Before I go and do something that really annoys me, I want to point out that it really annoys me when people nickel and dime a study to death because it disagrees with their pre-drawn conclusions. That said, I do not think you can rule out the possibility that if the researchers had included white meat in their analysis, unprocessed meat could have been linked to heart disease and diabetes. There is some evidence that people who eat no red meat or poultry have lower rates of heart disease.
Additionally, how the variables were adjusted is not clear. The authors’ state:
If multivariable models were reported with and without additional adjustment for variables that could be either confounders or intermediates (eg, high cholesterol), the multivariable model without such variables was selected. If the only multivariable model included such variables, this was selected in reference to crude or minimally adjusted models.
What this means is that if a study adjusted their results for body mass, caloric intake, or cholesterol levels, those results might have been included in the meta-analysis.

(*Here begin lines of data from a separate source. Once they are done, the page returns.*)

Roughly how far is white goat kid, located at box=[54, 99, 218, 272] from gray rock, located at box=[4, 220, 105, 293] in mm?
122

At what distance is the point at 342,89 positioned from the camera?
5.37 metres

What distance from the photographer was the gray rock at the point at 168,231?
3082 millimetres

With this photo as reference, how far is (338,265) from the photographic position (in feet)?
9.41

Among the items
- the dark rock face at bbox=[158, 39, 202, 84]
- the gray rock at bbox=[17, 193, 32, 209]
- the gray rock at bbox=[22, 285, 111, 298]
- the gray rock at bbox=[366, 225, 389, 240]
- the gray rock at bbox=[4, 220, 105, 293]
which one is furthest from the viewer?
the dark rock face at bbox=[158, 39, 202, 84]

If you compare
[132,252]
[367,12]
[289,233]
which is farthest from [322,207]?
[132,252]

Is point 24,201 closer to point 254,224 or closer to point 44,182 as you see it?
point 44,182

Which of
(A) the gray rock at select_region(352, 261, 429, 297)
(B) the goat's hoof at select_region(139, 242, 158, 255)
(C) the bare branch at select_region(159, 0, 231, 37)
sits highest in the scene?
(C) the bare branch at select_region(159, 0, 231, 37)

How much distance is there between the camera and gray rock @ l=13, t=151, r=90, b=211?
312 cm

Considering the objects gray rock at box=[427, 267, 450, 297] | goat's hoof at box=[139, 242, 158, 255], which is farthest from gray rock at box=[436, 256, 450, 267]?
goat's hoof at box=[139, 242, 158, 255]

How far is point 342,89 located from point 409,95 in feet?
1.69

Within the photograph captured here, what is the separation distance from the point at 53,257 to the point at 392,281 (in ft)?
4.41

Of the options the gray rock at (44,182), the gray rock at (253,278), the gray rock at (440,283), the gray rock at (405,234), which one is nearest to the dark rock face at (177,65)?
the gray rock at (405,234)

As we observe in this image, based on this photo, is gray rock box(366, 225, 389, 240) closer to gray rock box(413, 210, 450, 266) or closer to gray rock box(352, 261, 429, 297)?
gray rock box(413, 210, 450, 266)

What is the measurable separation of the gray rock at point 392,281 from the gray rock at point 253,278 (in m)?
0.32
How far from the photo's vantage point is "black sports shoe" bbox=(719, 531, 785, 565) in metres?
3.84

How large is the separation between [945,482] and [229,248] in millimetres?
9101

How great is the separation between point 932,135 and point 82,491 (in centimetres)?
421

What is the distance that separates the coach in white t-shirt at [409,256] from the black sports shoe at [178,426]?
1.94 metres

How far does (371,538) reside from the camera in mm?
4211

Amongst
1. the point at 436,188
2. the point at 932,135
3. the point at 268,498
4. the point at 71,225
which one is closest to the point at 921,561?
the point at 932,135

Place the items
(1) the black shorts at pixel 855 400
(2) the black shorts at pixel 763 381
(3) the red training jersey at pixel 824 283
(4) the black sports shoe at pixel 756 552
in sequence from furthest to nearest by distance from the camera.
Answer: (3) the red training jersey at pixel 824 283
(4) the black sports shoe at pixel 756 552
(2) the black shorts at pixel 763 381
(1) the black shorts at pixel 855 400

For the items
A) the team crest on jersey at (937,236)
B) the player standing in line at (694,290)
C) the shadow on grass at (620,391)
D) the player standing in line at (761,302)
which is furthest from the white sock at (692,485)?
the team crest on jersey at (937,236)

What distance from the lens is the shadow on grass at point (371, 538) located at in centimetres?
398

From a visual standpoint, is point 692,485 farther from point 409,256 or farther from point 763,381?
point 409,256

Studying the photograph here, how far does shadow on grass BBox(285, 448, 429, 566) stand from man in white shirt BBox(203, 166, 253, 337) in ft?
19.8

This would possibly make red meat look better than it actually is because, for example, if red meat increases cholesterol levels, but you then adjust for cholesterol levels, you will lose the effect of red meat. That said, these adjustments would also have affected the processed meats category and it was not enough to ameliorate those results.
The authors note the differences between processed and unprocessed red meats:
Per 50-g serving, processed meats contained modestly higher calories and percent energy from fat and lower percent energy from protein compared with 50 g of red meats. Consistent with lower protein content, processed meats also contained less iron. Processed meats contained relatively similar saturated fat and slightly lower cholesterol, the latter perhaps related to some processed meats being derived from pork and/or lower-cholesterol deli meats. Relatively small differences were present in contents of monounsaturated fat, polyunsaturated fat, or potassium. Largest differences were seen in levels of sodium, with processed meats containing 4-fold higher levels (622 versus 155 mg per serving), as well as 50% higher nonsalt preservatives including nitrates, nitrites, and nitrosamines… Nitrates and their byproducts (eg, peroxynitrite) experimentally promote atherosclerosis and vascular dysfunction, reduce insulin secretion, and impair glucose tolerance, and streptozotocin, a nitrosamine-related compound, is a known diabetogenic compound.
The funding sources for the study were the Bill & Melinda Gates Foundation/World Health Organization Global Burden of Diseases, Risk Factors, and Injuries Study; the National Heart, Lung, and Blood Foundation, National Institutes of Health; and the Searle Scholars Program. The authors listed no conflicts of interest.
In conclusion, processed meats increase the risk of heart disease and diabetes. Unprocessed red meat may not be harmful at the levels measured in this analysis, but there are still some unanswered questions before that should be considered definitive. Total red meat may increase the risk of diabetes and stroke.